What to prepare for hiking in Finnish lapland in Autumn? I have only hiked in Taiwan (twice!) and camped in Åland during the summer (twice!). Well, not exactly an applicable experience, since hiking in Taiwan was really hot and humid, and putting up tent in campgrounds in Åland was not exactly very outdoor-sy (read my experience of cycling and camping in Åland in my blog here). I checked out an all-male group’s experience in Finland’s second largest national park at FIVE DAYS HIKING IN LAPLAND. It’s quiet cool! I am so excited!
Luckily, my dear Finnish friend H who has lots of hiking experience taught me where to look for a smooth hiking experience in Lapland! First and foremost, she pointed out that the national park website of Finland contains insane amount of information for people who want to go hiking! Not surprisingly, hiking in Finnish lapland is featured as one of the must-go places 🙂 I am so excited about seeing the stunning beautiful ruska.
OK, so what to prepare for this stunning trip? This is not a exhaustive list, but it gives some clues for first-timers to do preliminary preparations.
What to bring? An overview
It is amazing to see so many things actually fit in the 65l backpack! I explain below first on meals, then clothing and sleeping, followed by walking through wilderness and other important things to remember.
For meals, it is important to bring camping stove (the round thing with black lid next to the sitting pad) so we can actually cook stuff. You can bring salt and pepper to season the food– I am seriously thinking I can bring my own soysauce and chili sauce. It is also not a bad idea to bring chocolate and energy bars. For utensils, you should pack lighweight spork, eating containers and knief.

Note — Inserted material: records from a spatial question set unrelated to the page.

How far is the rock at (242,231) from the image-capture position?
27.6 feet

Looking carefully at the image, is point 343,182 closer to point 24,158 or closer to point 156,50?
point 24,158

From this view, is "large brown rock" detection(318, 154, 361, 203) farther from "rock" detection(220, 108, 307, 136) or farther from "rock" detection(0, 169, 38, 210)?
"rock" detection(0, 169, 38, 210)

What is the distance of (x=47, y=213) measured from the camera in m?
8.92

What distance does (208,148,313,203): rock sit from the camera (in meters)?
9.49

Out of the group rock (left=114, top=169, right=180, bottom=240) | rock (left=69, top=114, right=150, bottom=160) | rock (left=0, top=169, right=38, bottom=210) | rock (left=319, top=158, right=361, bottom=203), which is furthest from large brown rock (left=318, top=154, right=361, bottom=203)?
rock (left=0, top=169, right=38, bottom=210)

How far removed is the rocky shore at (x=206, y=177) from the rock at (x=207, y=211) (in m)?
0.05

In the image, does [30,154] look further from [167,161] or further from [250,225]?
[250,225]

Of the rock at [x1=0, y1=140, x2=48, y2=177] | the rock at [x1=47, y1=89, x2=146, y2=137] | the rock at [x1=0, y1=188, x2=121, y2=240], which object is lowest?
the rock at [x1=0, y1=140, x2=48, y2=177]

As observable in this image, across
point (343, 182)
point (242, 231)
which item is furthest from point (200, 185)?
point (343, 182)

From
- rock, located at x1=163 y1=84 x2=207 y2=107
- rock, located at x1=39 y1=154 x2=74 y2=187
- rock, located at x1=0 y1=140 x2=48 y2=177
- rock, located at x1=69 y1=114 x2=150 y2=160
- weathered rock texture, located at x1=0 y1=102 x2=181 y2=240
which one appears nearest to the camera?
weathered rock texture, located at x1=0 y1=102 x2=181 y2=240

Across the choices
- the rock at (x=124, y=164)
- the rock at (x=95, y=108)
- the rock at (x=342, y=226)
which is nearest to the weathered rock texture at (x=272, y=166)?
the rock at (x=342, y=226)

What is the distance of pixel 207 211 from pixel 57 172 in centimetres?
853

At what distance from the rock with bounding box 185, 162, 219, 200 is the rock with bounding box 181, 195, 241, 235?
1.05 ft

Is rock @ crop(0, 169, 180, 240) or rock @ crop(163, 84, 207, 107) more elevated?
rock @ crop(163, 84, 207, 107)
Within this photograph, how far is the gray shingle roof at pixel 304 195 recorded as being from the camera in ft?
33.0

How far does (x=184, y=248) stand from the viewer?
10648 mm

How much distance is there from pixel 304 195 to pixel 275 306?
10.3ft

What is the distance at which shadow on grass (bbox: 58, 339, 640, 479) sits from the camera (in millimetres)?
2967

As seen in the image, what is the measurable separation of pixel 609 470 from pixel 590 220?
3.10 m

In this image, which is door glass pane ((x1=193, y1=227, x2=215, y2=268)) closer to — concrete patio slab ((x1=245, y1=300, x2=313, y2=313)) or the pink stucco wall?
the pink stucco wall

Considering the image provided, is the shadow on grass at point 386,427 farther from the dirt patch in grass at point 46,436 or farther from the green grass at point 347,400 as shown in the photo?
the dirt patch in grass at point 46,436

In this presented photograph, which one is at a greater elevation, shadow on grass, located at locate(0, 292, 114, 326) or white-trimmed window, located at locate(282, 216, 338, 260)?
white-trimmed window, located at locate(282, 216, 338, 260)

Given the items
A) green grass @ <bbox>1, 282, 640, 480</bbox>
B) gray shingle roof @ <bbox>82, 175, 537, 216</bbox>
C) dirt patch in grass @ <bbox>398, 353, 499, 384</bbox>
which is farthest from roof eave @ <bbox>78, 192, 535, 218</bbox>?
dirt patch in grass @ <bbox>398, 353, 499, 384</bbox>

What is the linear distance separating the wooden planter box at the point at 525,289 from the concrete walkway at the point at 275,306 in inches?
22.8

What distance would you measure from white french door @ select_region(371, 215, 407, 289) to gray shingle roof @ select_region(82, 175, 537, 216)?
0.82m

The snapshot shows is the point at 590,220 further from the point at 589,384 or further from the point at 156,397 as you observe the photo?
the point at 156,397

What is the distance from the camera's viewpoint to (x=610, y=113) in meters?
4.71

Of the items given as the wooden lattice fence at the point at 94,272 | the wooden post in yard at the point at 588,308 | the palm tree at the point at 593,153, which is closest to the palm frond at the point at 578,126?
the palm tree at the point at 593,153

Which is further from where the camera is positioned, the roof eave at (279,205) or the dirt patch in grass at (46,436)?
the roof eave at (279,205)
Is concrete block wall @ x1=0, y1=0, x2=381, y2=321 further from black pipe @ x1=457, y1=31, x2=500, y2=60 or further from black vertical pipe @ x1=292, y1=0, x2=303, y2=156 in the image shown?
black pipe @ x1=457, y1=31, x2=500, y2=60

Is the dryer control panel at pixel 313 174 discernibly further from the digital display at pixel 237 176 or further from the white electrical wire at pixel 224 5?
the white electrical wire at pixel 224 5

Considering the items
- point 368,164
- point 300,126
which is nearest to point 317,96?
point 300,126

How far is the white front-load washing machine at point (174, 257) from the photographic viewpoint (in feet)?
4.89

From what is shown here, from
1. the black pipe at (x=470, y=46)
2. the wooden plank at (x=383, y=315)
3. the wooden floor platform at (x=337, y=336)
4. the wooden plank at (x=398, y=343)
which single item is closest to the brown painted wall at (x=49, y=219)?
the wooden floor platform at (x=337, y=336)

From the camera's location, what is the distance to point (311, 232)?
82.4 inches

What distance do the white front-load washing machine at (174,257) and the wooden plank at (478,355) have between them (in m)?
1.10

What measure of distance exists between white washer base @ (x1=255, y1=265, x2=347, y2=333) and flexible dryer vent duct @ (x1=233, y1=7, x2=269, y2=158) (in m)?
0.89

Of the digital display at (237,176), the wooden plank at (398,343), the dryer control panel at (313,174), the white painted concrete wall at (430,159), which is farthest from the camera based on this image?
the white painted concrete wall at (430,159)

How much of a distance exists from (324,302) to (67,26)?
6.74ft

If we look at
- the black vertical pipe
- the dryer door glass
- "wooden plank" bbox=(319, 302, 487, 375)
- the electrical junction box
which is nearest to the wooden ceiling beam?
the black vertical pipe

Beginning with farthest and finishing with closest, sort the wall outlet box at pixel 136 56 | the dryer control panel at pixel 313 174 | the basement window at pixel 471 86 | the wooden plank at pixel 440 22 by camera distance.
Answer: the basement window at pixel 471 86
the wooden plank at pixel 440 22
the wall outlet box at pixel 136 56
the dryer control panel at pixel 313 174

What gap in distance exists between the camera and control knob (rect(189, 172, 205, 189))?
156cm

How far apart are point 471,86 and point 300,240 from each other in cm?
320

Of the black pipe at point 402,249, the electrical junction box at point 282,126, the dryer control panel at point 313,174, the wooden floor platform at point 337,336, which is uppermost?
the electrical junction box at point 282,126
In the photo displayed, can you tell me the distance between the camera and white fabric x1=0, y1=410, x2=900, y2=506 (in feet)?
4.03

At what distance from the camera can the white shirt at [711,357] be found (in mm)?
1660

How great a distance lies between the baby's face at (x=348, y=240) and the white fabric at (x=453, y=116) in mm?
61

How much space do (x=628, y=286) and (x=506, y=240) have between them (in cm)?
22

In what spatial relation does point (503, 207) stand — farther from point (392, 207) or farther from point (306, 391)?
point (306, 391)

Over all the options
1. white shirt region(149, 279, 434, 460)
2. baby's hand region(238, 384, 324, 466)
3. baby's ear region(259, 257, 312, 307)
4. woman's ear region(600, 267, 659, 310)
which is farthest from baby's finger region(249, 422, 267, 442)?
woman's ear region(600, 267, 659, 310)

For clothing, it is important to have layers that not only keeps you comfy and warm, but also insulate and protect you from rain and wind. We can look at it through three layers (see more at Layering Basics).
- Base layer (underwear layer): wicks sweat off your skin, keeps you dry and warm
- Middle layer (insulating layer): locks your body heat inside, keeps you warm but not sweaty.
- Outer layer (shell layer): shields you from wind and rain and snow.
For the base layer, synthetics or wool are both fine, but don’t use cotton. The idea of base layer to keep the skin dry and comfortable. If you wore cotton as base layer, you’ll be in trouble if the cotton layer got wet–since it’s real difficult for cotton to get dry.
For middle layer, you want a layer that helps you to keep warm. I think I will dig out my polyester fleece for the hiking trip. Last but not least, you need an outer layer (or shell layer) to protect you from rain and wind. I will try if my water-resistant snow pants would work, otherwise I still need to buy outer pants (preferably waterproof). In addition, wool socks, gloves, hats, mitton and some kind of multifunctional headwear (such as buff) should be included in packing.
For staying, althought we have already booked wilderness cottage but we just want to be on the safe side. H told me warily that one should always be mentally prepared that there might be nothing available and we are on our own. It makes sense to me. That’s why I want to make sure we have tents and prepare my own sleeping bag and slik liner (H recommds silk liner from SPR). If we are camping outdoors, I have to say I am so excited to see the stars in the northen sky!
For walking through the wilderness, I borrowed a pair of shoes from H and I am planning to test them out in one of the rainy days in these two weeks. I want to make sure I don’t have blisters with those shoes on a 11km walking trip. H also recommends the brand called ‘keen’ because they are amazing for outdoor use. I will keep an eye out on this brand from now on!
Last but not least, here are the remaining important points reminded by H. Some of them are already mentioned above but I still wrote it down. You know, as a double reminder.
- Headlamp — obviously it’ll be very dark up north, and in this time of the year we might need to walk a hour or two in the dark. So it is important to have headlamp.
- Sit pad — it is light, compact and has potential for multiple usage. H points out it is good especially to sit in a wet surface.
- Matches and lighter — everyone should bring some fire-starter stuff.
- Spork — plastic is the best material: easy to clean and carry.
- Pants — it is good to have a water-repelent pair that you wear in the normal hiking days, AND another pair of waterproof in wet rainy day.
- Good pair of socks — H recommends the smartwool brand.
- Blister plaster — or first aids in general is good to have.
- Hiking knife
- Enamel cup — H has a kuksa (traditional Finnish wooden cup) but I don’t. Fortunately I have two enamel cups that I can bring. The idea is that you can put hot water in it and it’s light to carry around.